Accepting PhD Students

PhD projects

I am willing to supervise PhDs in the fields of:
- Irish diaspora history
- Religious history (particularly those relating to female religious orders)
-Nineteenth and early-twentieth century social history


Research activity per year

Personal profile

Research Focus

I'm a social and cultural historian of Ireland and the Irish diaspora, with a particular interest in gender, religion, and urban space. My research primarily focuses on the 19th century though I am finding myself increasingly dragged into the 20th!
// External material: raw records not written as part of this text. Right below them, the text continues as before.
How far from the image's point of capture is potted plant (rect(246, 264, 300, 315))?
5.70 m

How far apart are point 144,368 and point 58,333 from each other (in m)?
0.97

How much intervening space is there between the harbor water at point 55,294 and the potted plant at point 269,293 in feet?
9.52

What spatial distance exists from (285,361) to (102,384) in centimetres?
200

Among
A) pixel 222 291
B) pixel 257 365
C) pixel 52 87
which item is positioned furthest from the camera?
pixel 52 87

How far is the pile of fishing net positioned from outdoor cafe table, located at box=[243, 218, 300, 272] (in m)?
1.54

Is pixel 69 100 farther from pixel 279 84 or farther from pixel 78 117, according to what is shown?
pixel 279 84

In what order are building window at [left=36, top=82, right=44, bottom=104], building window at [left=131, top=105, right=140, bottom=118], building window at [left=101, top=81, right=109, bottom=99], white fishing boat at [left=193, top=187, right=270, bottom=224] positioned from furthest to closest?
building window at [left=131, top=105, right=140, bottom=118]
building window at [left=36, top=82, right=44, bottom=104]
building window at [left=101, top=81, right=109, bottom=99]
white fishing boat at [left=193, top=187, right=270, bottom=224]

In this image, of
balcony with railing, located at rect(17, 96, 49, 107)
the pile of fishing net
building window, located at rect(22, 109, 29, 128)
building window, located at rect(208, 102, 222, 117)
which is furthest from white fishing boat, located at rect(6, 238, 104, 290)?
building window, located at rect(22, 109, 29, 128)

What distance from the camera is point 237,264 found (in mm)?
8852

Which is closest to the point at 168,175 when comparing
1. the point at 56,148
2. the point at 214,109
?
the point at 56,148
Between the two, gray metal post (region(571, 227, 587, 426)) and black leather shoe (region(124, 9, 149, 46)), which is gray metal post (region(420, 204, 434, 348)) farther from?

My work is comparative and uses case studies in the United States and Australia as well as in Ireland and Britain to more fully examine ethnic communities and the activities which bond people together - including education, sport, religion, and associational culture. My first book, Forging Identities in the Irish World: Melbourne and Chicago, c.1830-1922, was published with Edinburgh University Press in February 2022. In 2023, this book was awarded the Lawrence J. McCaffrey Prize for Books on Irish America by the American Conference for Irish Studies (ACIS).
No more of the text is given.